The dissertation examines the relationship between migration processes and vital events like marriage and birth over transnational boundaries. Restrictive immigration and integration policies in Germany increasingly force African migrants to develop strategies and practices to acquire legal residence and obtain an essential work permit. My account of Cameroonian migrants to Germany contributes to the discussion about the role of the nation state in transnational migration processes. Since national policies in the receiving country determine the right to settle and the risk of expulsion, the German nation state plays a decisive role for African migrants. Combining an ethnographic explorative study with the analysis of statistical data both in Cameroon and in Germany enables me to conceive the individual life course of Cameroonians over transnational borders within its social, cultural, political and economic context. Numerical particulars and their explanatory power can only be understood in the light of ethnographic insights into the lives of the actors and their surrounding circumstances.

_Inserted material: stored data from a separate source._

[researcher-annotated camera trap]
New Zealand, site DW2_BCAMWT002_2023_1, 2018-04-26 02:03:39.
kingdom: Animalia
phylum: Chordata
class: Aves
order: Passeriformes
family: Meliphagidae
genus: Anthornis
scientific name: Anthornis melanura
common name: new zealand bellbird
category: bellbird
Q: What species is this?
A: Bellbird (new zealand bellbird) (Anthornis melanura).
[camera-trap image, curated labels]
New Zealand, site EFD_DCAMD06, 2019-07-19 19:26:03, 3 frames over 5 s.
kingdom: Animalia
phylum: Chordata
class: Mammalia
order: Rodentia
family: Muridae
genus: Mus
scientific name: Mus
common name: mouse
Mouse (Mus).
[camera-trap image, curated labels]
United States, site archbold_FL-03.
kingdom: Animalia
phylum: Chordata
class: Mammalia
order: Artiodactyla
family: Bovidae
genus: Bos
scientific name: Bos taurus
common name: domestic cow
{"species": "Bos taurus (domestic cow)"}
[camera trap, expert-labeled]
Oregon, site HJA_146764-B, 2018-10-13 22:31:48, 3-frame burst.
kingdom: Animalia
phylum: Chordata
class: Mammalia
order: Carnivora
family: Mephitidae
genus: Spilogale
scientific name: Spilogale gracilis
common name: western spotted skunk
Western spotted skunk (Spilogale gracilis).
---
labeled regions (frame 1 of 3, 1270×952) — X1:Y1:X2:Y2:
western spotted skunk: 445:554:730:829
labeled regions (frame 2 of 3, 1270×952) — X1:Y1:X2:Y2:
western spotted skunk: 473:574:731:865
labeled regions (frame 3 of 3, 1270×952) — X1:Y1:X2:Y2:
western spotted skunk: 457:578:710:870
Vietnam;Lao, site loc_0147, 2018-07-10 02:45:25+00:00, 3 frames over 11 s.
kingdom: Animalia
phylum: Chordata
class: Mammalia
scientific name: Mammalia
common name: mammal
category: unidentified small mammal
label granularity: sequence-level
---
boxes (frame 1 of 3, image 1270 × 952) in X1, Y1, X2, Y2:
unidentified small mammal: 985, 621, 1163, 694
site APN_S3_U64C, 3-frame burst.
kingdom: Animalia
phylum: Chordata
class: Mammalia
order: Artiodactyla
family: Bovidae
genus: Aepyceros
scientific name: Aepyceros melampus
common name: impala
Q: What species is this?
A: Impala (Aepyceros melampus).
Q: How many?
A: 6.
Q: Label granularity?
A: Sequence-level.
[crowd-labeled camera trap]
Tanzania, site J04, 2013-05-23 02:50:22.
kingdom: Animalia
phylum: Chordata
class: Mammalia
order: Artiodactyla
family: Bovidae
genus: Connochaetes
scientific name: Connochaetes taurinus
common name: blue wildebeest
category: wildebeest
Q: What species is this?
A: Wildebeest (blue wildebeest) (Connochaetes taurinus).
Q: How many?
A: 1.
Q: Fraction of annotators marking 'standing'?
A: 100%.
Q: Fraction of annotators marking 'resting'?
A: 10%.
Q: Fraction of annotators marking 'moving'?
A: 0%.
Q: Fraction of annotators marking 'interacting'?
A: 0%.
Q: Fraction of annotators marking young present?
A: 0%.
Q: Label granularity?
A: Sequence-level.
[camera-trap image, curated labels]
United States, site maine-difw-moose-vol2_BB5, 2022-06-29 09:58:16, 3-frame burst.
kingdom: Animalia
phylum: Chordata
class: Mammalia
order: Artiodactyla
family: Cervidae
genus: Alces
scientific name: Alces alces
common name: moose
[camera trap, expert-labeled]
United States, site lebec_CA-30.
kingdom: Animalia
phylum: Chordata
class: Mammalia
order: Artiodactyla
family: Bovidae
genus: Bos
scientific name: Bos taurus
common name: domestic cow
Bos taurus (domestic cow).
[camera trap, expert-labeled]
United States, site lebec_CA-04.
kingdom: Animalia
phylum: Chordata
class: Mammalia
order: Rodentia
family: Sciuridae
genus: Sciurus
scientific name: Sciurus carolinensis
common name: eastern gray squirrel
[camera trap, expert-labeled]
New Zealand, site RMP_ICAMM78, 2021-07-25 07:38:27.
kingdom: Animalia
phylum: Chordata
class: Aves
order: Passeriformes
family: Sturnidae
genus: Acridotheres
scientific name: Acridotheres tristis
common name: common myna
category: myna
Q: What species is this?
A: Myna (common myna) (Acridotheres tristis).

The case of Cameroonians in Germany illustrates the limitations of transnational movements and provides an example of the interdependencies between migration processes, marriage, birth and legal framework. The dissertation describes some highly gender-specific patterns by which Cameroonians must move across national borders and to obtain a legal residence permit in Germany. Moreover, different perspectives like those of the state, of migrants and their families and of German partners are necessary to fully explain the complexity of the course of action of the diverse actors involved.
The doctoral research is supervised by Prof. Hansjörg Dilger (Free University Berlin) and Prof. Caroline Bledsoe (Northwestern University, Evanston).